That’s about to change. The company is set to announce a new, unprecedented goal for the tech industry, “to stop mining the earth altogether.”

The announcement, part of Apple’s 2017 Environment Responsibility Report released Wednesday, will commit the company to making devices entirely from recycled materials such as aluminum, copper, tin, and tungsten. But there’s one hiccup: Apple doesn’t know exactly how it’s going to make that happen.

“We’re actually doing something we rarely do, which is announce a goal before we’ve completely figured out how to do it,” Apple’s Vice President of Environment, Policy and Social Initiatives and a former head of the EPA, Lisa Jackson, told VICE News during an exclusive visit to Apple’s environmental testing lab on Monday. “So we’re a little nervous, but we also think it’s really important, because as a sector we believe it’s where technology should be going.”

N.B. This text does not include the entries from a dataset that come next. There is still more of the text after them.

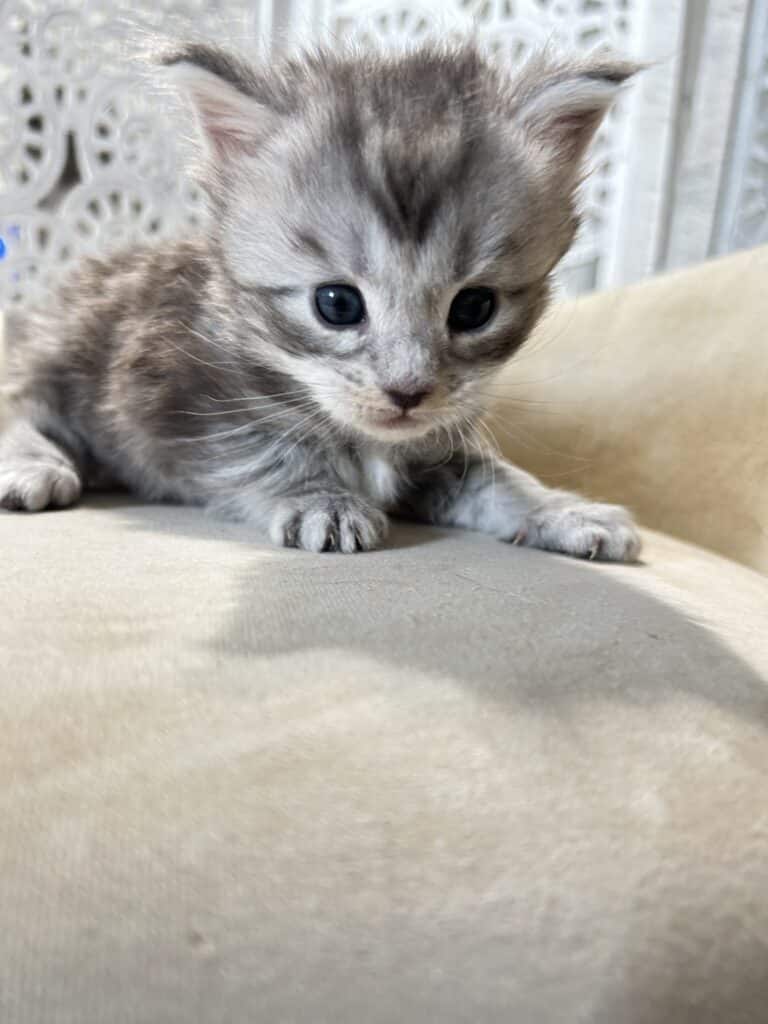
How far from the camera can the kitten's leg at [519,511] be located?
1121 millimetres

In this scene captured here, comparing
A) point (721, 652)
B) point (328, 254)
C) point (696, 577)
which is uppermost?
point (328, 254)

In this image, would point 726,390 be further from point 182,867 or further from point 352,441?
point 182,867

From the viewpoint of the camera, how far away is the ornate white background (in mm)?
2020

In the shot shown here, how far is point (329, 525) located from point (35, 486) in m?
0.43

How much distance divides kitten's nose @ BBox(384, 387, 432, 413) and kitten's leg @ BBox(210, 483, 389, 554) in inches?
5.7

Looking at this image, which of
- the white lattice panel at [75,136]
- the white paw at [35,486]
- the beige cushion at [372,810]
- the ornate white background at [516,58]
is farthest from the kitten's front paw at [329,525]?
the ornate white background at [516,58]

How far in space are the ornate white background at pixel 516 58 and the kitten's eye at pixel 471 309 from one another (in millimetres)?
1073

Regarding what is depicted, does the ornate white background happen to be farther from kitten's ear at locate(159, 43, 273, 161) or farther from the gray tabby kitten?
kitten's ear at locate(159, 43, 273, 161)

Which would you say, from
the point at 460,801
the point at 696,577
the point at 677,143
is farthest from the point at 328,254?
the point at 677,143

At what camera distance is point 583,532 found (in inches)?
44.4

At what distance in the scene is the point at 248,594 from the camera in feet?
2.62

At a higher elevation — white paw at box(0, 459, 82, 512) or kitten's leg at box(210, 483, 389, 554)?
kitten's leg at box(210, 483, 389, 554)

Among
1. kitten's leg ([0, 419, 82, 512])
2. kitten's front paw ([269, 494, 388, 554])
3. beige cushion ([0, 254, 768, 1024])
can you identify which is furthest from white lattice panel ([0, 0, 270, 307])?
beige cushion ([0, 254, 768, 1024])

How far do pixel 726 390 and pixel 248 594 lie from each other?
0.92m
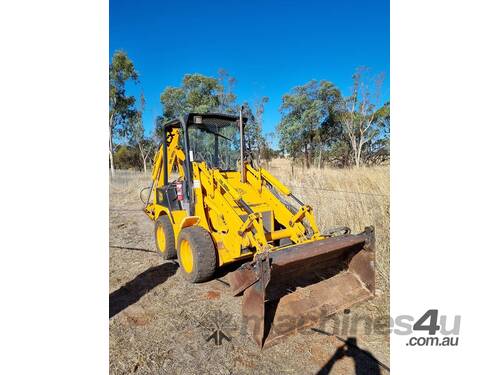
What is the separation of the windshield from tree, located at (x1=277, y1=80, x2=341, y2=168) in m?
15.9

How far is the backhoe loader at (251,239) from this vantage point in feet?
9.08

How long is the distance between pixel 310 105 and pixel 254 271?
20.4m

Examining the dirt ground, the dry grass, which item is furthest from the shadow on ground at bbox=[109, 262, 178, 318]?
the dry grass

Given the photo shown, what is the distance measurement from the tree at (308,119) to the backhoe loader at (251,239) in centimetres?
1635

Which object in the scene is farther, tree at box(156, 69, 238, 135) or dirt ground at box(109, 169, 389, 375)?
tree at box(156, 69, 238, 135)

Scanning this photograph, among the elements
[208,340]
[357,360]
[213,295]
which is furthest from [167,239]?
[357,360]

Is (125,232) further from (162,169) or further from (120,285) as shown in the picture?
(120,285)

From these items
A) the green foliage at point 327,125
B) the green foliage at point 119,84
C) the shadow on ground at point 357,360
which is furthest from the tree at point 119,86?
the shadow on ground at point 357,360

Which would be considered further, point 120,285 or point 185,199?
point 185,199

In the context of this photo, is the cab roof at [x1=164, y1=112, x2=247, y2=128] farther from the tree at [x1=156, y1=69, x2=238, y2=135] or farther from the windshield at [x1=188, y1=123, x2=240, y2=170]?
the tree at [x1=156, y1=69, x2=238, y2=135]

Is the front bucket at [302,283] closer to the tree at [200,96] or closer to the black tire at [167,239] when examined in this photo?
the black tire at [167,239]

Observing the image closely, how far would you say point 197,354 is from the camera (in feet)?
8.15

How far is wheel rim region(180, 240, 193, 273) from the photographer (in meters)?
3.84

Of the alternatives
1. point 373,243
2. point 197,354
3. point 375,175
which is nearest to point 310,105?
point 375,175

Now this is the Apple I like to see. Leveraging their cash and resources to do something good. This is a moon-shot project; one that they don’t know how to accomplish yet, but if they put their minds – and their money – to it, they might just be able to.

Don’t think there isn’t business sense here as well. There are probably new recycling technologies that need to be developed, and patented, and Apple could eventually turn this into big business. But it’s be great to see this happen.

To be honest, I’d also like see Apple’s products designed to last longer. I’d like computers than are upgradeable, and phones that are designed to be used for several years instead of just one or two. That would cut down on the environmental impact of these devices.